En particulier, le système gère bien les tâches nécessitant de la mémoire - par exemple, se souvenir où un objet a été placé - ainsi que le raisonnement abstrait, lorsque l'état final ne diffère pas visuellement de l'état initial. Cela montre que PDDL-ART ne se contente pas de "regarder", mais qu'il "comprend" également le contexte et l'objectif de la tâche.
Qu'est-ce que cela signifie pour l'avenir de la robotique ?
PDDL-ART n'est pas un produit prêt à être déployé, mais il démontre le potentiel d'une nouvelle approche : l'intégration de modèles visuels et linguistiques avec une planification symbolique formelle. Si ces systèmes se développent, les robots pourront apprendre des tâches complexes sans avoir besoin qu'ils soient programmés manuellement pour chaque action.
Cependant, il existe des limites : la méthode fonctionne dans des environnements contrôlés et nécessite un accès à un VLM performant. En pratique, cela peut signifier la nécessité de disposer d'une puissance de calcul importante ou d'une connexion au cloud. De plus, le système ne vérifie pas si ses plans sont sûrs dans le monde réel - par exemple, s'ils n'endommageront pas le matériel.

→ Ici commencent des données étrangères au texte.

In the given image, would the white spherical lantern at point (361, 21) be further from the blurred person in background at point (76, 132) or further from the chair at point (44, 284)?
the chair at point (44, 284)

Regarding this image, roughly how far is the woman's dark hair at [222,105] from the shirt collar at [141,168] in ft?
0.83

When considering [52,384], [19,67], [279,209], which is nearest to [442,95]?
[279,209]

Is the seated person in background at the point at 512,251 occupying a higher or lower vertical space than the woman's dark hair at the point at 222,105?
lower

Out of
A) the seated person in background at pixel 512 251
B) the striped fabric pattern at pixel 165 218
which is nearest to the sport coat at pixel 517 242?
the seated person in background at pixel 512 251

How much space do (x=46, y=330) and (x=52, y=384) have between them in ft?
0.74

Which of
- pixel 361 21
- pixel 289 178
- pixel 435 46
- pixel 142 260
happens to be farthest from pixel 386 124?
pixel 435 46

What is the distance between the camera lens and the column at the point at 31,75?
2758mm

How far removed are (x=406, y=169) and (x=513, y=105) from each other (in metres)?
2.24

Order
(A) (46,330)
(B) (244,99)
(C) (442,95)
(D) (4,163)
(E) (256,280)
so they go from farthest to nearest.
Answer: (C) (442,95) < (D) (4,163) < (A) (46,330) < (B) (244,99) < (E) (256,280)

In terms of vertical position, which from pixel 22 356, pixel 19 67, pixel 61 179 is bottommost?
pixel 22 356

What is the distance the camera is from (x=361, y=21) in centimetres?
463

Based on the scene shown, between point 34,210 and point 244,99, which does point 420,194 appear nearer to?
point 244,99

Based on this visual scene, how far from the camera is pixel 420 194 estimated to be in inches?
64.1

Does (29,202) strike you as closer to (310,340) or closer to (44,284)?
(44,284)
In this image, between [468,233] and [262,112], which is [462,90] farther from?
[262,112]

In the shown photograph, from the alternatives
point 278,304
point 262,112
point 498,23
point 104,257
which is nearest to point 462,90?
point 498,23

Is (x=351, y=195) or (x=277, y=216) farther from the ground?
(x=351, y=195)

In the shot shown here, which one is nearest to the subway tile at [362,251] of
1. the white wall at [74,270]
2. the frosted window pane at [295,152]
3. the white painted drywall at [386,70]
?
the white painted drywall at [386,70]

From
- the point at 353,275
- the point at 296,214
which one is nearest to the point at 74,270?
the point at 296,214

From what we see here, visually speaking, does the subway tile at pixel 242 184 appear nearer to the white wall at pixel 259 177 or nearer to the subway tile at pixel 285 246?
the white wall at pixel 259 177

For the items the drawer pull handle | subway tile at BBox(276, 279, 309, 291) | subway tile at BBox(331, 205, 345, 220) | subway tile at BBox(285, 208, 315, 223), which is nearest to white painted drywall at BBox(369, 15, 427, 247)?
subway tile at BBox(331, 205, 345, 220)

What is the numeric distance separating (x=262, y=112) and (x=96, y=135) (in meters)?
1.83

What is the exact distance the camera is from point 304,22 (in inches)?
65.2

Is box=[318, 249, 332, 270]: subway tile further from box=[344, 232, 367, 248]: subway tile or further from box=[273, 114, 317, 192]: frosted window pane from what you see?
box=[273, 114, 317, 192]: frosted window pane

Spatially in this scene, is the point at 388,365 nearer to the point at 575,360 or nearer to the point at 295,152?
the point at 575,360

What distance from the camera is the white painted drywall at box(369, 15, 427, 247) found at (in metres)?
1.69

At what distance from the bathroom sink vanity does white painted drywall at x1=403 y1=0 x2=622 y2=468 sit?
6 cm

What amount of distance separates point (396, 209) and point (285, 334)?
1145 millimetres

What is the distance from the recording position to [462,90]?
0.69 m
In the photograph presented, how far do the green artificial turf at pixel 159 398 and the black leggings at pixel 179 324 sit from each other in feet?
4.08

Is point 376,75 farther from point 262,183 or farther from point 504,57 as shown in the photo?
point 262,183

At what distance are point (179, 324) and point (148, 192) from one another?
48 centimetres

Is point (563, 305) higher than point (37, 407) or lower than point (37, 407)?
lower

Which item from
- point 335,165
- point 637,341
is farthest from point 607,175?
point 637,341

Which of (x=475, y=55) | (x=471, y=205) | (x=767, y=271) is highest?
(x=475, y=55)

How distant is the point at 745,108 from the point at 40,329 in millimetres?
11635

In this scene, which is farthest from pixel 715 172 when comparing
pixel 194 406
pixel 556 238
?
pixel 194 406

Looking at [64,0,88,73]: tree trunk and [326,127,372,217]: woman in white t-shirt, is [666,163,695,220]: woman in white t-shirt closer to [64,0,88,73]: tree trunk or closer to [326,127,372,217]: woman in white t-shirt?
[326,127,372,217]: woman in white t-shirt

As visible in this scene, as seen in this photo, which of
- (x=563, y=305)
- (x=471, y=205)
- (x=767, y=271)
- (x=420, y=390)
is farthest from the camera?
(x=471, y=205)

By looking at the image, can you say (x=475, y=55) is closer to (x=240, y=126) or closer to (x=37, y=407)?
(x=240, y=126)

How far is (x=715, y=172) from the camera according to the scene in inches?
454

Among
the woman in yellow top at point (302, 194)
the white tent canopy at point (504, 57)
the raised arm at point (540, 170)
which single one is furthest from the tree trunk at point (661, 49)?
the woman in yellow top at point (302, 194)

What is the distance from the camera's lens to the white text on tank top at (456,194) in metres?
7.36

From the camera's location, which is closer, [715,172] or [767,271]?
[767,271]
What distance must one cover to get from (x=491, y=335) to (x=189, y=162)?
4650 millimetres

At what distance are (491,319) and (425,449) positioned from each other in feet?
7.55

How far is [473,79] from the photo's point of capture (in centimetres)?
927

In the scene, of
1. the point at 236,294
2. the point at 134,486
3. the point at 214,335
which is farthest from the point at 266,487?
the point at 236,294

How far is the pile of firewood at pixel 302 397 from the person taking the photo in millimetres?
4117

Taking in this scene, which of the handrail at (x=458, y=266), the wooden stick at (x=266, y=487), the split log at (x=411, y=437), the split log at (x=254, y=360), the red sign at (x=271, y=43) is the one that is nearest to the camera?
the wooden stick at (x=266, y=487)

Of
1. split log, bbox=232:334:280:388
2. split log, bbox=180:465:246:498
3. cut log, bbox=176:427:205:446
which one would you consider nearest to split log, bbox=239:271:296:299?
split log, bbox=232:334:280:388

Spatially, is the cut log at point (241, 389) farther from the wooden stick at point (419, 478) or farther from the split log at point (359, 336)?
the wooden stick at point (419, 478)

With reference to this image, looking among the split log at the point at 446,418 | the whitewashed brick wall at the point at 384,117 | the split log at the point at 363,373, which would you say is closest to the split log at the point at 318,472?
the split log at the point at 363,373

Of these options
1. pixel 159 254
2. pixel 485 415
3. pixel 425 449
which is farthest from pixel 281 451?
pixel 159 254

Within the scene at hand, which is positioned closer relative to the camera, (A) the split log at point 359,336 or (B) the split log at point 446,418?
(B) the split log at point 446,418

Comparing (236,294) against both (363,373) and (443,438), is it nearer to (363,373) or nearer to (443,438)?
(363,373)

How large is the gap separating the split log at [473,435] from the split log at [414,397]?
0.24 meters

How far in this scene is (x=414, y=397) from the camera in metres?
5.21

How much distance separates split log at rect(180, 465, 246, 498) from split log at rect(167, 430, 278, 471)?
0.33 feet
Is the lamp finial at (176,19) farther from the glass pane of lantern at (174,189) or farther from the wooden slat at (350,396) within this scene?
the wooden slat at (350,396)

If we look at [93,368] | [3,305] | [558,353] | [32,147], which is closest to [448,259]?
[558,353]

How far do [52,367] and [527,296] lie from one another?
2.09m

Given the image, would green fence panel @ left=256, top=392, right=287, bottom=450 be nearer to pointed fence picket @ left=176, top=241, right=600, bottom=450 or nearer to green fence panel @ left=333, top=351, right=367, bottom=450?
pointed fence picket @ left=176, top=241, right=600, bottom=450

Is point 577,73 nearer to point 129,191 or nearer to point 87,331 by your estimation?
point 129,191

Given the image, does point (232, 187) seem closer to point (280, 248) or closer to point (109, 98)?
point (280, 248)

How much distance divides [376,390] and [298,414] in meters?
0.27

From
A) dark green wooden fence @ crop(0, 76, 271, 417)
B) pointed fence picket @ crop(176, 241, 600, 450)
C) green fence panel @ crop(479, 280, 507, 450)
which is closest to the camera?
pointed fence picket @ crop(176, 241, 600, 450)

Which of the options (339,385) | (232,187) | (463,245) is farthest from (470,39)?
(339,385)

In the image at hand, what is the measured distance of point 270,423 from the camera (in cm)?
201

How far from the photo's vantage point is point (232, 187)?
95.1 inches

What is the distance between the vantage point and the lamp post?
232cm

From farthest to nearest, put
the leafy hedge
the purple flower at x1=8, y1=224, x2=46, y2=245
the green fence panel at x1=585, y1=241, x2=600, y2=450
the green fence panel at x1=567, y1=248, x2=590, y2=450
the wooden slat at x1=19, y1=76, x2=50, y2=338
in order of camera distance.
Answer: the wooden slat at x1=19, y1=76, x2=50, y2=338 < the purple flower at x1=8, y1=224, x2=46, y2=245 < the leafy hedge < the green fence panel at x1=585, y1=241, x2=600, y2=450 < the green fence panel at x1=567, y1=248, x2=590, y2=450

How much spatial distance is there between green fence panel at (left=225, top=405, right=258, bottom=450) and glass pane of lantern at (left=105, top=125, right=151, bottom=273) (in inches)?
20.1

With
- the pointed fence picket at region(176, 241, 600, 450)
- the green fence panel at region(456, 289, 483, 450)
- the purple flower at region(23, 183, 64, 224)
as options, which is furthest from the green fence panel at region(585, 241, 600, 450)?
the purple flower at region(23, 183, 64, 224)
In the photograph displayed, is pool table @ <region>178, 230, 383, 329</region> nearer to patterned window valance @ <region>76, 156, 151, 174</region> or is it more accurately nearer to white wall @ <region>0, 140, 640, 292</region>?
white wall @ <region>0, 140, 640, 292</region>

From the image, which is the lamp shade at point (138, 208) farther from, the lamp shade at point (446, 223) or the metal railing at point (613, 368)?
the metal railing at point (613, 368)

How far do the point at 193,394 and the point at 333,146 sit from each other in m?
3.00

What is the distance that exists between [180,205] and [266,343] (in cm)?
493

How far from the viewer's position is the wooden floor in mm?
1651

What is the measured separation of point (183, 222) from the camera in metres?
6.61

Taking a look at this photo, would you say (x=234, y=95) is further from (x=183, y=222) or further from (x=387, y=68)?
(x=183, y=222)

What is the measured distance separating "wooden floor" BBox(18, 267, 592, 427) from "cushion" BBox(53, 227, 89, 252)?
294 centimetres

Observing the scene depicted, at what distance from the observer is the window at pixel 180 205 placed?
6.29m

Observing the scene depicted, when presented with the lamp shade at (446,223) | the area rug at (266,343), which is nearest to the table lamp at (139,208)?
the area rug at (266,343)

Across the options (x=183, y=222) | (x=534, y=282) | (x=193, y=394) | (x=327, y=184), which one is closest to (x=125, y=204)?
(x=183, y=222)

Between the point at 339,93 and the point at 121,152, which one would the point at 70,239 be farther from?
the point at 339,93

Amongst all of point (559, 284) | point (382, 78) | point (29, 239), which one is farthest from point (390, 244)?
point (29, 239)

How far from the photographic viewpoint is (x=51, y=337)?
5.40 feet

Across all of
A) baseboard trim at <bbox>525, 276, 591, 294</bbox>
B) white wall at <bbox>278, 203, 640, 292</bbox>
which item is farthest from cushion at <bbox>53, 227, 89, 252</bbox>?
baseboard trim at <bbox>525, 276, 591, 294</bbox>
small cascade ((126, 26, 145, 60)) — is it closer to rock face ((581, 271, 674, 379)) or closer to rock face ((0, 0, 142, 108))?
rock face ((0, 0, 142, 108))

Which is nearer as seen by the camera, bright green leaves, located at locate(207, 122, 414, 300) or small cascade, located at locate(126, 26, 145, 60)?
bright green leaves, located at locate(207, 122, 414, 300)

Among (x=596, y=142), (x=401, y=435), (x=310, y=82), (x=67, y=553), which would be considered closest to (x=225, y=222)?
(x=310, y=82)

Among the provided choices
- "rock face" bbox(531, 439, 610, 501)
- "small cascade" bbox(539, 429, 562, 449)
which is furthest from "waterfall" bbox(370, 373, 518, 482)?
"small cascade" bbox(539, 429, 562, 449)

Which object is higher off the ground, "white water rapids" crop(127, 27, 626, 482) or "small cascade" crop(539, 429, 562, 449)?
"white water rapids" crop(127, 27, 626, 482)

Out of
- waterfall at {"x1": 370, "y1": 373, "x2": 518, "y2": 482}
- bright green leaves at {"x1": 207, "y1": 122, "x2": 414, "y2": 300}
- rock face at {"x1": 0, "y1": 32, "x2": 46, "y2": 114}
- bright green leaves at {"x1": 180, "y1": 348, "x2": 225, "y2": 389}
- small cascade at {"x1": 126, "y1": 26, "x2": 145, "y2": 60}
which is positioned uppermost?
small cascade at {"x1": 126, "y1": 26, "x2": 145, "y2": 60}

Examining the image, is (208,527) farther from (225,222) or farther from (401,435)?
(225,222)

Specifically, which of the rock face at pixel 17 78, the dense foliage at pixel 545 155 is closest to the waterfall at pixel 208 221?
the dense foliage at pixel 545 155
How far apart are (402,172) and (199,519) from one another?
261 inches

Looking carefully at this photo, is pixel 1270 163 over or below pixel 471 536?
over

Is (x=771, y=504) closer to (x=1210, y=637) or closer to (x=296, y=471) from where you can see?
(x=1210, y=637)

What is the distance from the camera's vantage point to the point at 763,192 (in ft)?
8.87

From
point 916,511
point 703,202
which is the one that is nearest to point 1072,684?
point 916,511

PDDL-ART ouvre de nouvelles possibilités pour la robotique dans l'industrie, la médecine et les foyers. Grâce à sa capacité à générer automatiquement des plans à partir d'une seule démonstration, le système peut considérablement réduire le temps nécessaire au déploiement de nouveaux processus. Dans les usines, où les changements dans la chaîne de production sont fréquents, les robots peuvent rapidement s'adapter aux nouvelles tâches sans avoir besoin d'être programmés manuellement. À la maison, ces solutions peuvent aider les personnes âgées ou handicapées dans leurs activités quotidiennes, par exemple en préparant des repas ou en rangeant une pièce. Bien que le système fonctionne actuellement dans des environnements contrôlés, son concept peut être étendu à des solutions plus flexibles et indépendantes de l'infrastructure.
Il est essentiel que les versions futures prennent également en compte les aspects liés à la sécurité et à l'éthique - par exemple, en empêchant les dommages matériels ou en évitant les actions potentiellement dangereuses pour les personnes. PDDL-ART ne résout pas seulement le problème de la planification abstraite, mais le traduit également en applications pratiques qui peuvent changer la façon dont les robots interagissent avec les humains.